With a continuation of wet weather and a lot of earlier drilled wheat crops, septoria is building up very quickly in many fields. The situation is at least equal to, if not worse than last year and we know how difficult septoria was to control last year.

A T0 application containing a multisite and a triazole will have to be a given this year if we are to stand any chance of getting on top of the disease. Combine this situation with the fact that triazoles continue to be less effective against the disease and we have the potential for a real problem season. A prolonged dry spell would help the situation.

The evidence of the last few years would support the view that when it comes to T1 an SDHI should be in the mix, along with a robust triazole dose. In order to keep the disease pressure as low as possible early nitrogen applications should be made no earlier than is really needed and the dose rate kept to appropriate levels. Encouraging further unwanted tillers and leaf can only have a detrimental effect on the crop.

Winter barley crops are looking well, but are also carrying high levels of disease with rhynchosporium and brown rust both in evidence. Again a T0 application will be of benefit in bringing the disease under control. The choice of material for T1 is less clear in barley. Strobilurins continue to give good yield responses in barley, so the case for SDHIs is less strong than in the wheat crop. In 2014, however, there were some very large barley yields where SDHI fungicides were used and it is not clear if this is down to better disease control or just a good season.

Oilseed rape crops continue to vary from crop to crop, with some remaining very forward and others less so, particularly where there has been a major pigeon strike.
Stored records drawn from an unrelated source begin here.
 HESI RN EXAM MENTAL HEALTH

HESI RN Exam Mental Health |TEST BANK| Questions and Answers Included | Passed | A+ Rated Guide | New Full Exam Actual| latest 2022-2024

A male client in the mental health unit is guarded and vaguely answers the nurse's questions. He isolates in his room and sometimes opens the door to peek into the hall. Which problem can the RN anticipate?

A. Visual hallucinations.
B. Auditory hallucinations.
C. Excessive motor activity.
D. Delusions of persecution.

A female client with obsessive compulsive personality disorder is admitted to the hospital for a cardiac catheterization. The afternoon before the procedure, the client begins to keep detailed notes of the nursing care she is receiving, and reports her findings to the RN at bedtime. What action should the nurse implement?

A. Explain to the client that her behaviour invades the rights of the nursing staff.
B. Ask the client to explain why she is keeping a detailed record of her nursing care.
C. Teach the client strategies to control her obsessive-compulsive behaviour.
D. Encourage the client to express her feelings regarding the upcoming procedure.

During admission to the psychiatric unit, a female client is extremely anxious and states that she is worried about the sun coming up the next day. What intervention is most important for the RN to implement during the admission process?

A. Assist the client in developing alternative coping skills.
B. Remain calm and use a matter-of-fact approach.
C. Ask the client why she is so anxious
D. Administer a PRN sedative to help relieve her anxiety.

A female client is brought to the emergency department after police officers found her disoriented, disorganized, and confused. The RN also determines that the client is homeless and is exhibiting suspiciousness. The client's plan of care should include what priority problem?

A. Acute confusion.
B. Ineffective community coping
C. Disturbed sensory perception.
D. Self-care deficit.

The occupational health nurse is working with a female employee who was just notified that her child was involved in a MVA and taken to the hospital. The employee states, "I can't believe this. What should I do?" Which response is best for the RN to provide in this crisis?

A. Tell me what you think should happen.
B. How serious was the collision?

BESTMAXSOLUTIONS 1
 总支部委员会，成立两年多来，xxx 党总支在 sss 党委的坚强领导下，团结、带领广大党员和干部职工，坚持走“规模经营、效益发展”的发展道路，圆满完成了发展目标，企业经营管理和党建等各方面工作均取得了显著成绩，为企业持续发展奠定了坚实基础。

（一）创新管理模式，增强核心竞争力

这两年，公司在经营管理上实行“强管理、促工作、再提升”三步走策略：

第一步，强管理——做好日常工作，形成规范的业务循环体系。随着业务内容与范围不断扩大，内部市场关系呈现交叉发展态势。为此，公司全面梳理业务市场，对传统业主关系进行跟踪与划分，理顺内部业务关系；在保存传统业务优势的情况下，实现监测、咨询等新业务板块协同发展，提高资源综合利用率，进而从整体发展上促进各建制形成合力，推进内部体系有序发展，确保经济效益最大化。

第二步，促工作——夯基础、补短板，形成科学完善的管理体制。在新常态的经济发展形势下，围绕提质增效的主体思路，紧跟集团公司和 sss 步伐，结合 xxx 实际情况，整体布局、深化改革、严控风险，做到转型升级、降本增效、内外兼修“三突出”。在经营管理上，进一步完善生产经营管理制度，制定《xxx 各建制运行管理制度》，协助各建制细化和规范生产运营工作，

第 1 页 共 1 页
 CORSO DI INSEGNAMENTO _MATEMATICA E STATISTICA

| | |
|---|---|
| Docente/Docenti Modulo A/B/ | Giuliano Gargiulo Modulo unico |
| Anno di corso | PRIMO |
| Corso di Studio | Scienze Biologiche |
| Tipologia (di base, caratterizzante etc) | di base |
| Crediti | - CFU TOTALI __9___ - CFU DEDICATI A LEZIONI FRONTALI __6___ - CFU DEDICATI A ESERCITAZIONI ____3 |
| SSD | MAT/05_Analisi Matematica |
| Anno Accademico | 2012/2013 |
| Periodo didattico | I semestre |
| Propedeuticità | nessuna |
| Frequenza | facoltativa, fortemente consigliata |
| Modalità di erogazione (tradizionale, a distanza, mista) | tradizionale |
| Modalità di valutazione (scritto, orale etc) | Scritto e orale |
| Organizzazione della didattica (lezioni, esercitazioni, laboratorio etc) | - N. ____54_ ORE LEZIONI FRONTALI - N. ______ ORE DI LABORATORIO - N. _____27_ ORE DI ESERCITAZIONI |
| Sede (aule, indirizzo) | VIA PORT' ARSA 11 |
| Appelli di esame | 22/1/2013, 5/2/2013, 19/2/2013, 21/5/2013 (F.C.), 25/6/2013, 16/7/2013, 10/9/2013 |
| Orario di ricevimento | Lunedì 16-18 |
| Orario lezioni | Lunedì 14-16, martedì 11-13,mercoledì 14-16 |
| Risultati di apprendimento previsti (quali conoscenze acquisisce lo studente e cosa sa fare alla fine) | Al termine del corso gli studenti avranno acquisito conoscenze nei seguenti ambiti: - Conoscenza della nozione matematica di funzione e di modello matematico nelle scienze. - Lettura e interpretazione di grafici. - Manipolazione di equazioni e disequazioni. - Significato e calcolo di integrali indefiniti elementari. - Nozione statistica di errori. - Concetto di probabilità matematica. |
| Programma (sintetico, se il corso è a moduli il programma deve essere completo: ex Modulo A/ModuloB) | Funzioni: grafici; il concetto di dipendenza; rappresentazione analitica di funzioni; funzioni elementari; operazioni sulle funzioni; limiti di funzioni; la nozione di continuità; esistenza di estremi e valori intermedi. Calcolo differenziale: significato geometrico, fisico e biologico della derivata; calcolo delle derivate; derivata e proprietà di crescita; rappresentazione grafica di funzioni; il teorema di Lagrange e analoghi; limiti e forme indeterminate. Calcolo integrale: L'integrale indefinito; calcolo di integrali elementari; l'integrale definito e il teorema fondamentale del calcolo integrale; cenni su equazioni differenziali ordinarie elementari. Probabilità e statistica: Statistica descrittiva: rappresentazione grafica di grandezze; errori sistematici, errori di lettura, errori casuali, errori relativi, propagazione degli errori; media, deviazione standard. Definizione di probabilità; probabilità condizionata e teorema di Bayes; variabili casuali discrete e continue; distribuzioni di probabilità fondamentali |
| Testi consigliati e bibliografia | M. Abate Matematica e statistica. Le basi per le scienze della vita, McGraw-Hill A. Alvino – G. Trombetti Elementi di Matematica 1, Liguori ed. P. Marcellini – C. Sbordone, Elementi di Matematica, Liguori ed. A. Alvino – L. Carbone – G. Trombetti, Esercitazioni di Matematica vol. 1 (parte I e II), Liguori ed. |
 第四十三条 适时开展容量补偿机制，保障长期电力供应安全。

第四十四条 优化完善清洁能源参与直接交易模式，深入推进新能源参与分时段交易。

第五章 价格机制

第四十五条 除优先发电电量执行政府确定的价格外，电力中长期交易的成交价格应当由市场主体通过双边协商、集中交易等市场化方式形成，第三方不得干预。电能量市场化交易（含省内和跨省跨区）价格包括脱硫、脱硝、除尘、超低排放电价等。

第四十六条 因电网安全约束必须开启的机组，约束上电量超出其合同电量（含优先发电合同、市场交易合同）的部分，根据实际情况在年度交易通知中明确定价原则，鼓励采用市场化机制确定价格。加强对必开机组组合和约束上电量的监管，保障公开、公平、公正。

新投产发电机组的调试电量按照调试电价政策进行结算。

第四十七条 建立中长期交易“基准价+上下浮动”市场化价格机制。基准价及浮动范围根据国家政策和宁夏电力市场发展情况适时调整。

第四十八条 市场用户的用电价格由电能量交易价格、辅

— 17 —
Making the correct nitrogen applications in crops that were large and are now small can be very difficult, as a lot of the nitrogen that was locked up in the crop has been removed from the fields by the pigeons.

At the moment in the Southwest we have some crops that have a relatively small green area index (GAI), but plants with a massive crown and root system and other crops with the same GAI that are made up of small late drilled plants. It stands to reason that the smaller less developed plants will require more nitrogen earlier than those that are large, but have been partially defoliated.

Should the weather dry up we will be into the spring drilling season in the blink of an eye. Let’s hope that this goes well and that the spring crops will have plenty of potential.